The march of financial industry heavyweights into the offices of the Federal Reserve, Commodity Futures Trading Commission and FDIC will continue this spring. But given how poorly the regulators’ first pass at the rule has fared, there is some reason to think they may take another crack at it before making any final decisions.
Regulators are caught in a bind. A move to significantly address any of the complaints — either from foreign powers, the industry or Merkley and Levin — would almost certainly entail major revisions to the draft that’s now circulating.
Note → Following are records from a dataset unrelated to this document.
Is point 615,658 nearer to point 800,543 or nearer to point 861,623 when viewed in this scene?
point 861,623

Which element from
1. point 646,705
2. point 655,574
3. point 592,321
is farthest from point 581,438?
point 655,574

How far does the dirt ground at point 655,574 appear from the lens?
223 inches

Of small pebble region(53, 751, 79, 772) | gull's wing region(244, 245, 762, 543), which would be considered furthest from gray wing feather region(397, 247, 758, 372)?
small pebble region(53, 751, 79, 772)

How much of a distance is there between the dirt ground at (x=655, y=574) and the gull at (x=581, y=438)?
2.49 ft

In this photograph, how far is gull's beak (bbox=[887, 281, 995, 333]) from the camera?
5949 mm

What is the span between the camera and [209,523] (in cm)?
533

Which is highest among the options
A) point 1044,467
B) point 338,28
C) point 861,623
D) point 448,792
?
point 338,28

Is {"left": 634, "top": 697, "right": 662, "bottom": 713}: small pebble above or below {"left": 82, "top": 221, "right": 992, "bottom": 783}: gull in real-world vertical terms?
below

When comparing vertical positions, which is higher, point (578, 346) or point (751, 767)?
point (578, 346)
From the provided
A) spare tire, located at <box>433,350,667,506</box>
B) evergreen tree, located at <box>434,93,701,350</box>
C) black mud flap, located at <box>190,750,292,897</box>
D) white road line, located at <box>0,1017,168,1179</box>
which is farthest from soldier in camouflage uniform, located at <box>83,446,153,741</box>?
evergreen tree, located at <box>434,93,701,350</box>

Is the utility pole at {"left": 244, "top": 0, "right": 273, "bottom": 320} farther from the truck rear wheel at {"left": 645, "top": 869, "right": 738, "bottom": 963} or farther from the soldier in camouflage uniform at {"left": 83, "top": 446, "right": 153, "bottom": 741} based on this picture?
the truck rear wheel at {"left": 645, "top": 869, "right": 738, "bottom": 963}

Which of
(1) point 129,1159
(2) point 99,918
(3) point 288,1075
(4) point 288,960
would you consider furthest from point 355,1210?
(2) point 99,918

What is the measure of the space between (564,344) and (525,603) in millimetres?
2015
Even the act of filling in the blanks suggested by the hundreds of questions included in their first rule would be a fundamental rewrite of the original proposal.
All of which suggests regulators may have to take another crack at the rule by reproposing it, a relatively unusual step. “First, the changes to the Proposal needed to correctly implement the Volcker Rule mandate and to avoid serious harm to our financial markets are so extensive that reproposal will be required as a matter of administrative law,” SIFMA wrote.
The real threat, of course, is that without a reproposal, regulators would give the financial industry cause and ammunition for a legal challenge of the rule (though the industry is almost sure to challenge the rule, no matter what final shape it takes). “Commenters will not have a legally sufficient opportunity to comment on the final rule without a further opportunity to review the necessary changes,” SIFMA noted.
With so much uncertainty, it’s hard to predict exactly what will happen next. What is clear, however, is that this fight is far from over, and there’s every likelihood that it will drag on for the next year, if not longer.